**练习要求:**
**a)** 根据原文回答下面几个问题：
(i) FLGo把所有nn.Module模型进一步封装成了什么类？
(ii) 传进来的models为空时，函数返回什么？
(iii) aggregation_option是'uniform'时，函数调用的是哪个函数？
**b)** 从原文中原样摘抄一段，从"N = self.num_clients"开始，到"sump = sum(p)"为止，包括这两处。
**c)** 判断下面几句话和原文是否相符，每句回答"是"或"否"，并原样引用原文中起决定作用的文字：
(i) 大多数时候聚合函数需要重写。
(ii) 聚合函数默认接收模型数组。
(iii) uniform是默认的聚合方式。

**原文:**

********

聚合函数虽然很重要，但因为相同的代码段可以放在iterate中去写，大多数时候该函数不需要重写甚至不需要被调用。该函数默认接收模型数组，返回聚合后的模型。值得一提的是FLGo中将所有nn.Module模型进一步封装成了FModule类，使不同的模型可以直接加减乘除，因此可以保证跟伪代码的一致性，使得实现idea更加方便。此外也提供了一些模型的算子，例如加权平均、取范数、拉成tensor等。

In [None]:
    def aggregate(self, models: list, *args, **kwargs):
        """
        Aggregate the locally improved models.
        :param
            models: a list of local models
        :return
            the averaged result
        pk = nk/n where n=self.data_vol
        K = |S_t|
        N = |S|
        -------------------------------------------------------------------------------------------------------------------------
         weighted_scale                 |uniform (default)          |weighted_com (original fedavg)   |other
        ==========================================================================================================================
        N/K * Σpk * model_k             |1/K * Σmodel_k             |(1-Σpk) * w_old + Σpk * model_k  |Σ(pk/Σpk) * model_k
        """
        if len(models) == 0: return self.model
        local_data_vols = [c.datavol for c in self.clients]
        total_data_vol = sum(local_data_vols)
        if self.aggregation_option == 'weighted_scale':
            p = [1.0 * local_data_vols[cid] /total_data_vol for cid in self.received_clients]
            K = len(models)
            N = self.num_clients
            return fmodule._model_sum([model_k * pk for model_k, pk in zip(models, p)]) * N / K
        elif self.aggregation_option == 'uniform':
            return fmodule._model_average(models)
        elif self.aggregation_option == 'weighted_com':
            p = [1.0 * local_data_vols[cid] / total_data_vol for cid in self.received_clients]
            w = fmodule._model_sum([model_k * pk for model_k, pk in zip(models, p)])
            return (1.0-sum(p))*self.model + w
        else:
            p = [1.0 * local_data_vols[cid] / total_data_vol for cid in self.received_clients]
            sump = sum(p)

********

**数据摘录:**
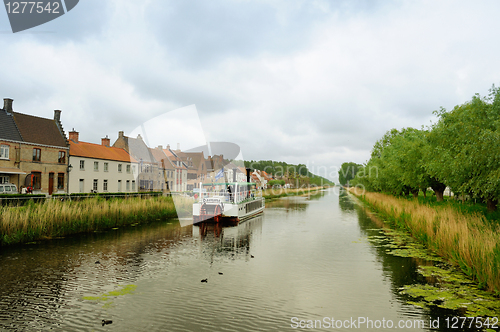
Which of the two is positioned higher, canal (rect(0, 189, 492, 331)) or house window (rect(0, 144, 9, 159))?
house window (rect(0, 144, 9, 159))

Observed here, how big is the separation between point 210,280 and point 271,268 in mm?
3133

********

**练习答案:**
**a)**
(i) FModule类
(ii) self.model
(iii) fmodule._model_average

**b)**
N = self.num_clients
            return fmodule._model_sum([model_k * pk for model_k, pk in zip(models, p)]) * N / K
        elif self.aggregation_option == 'uniform':
            return fmodule._model_average(models)
        elif self.aggregation_option == 'weighted_com':
            p = [1.0 * local_data_vols[cid] / total_data_vol for cid in self.received_clients]
            w = fmodule._model_sum([model_k * pk for model_k, pk in zip(models, p)])
            return (1.0-sum(p))*self.model + w
        else:
            p = [1.0 * local_data_vols[cid] / total_data_vol for cid in self.received_clients]
            sump = sum(p)

**c)**
(i) 否，"大多数时候该函数不需要重写甚至不需要被调用"
(ii) 是，"该函数默认接收模型数组，返回聚合后的模型"
(iii) 是，"uniform (default)"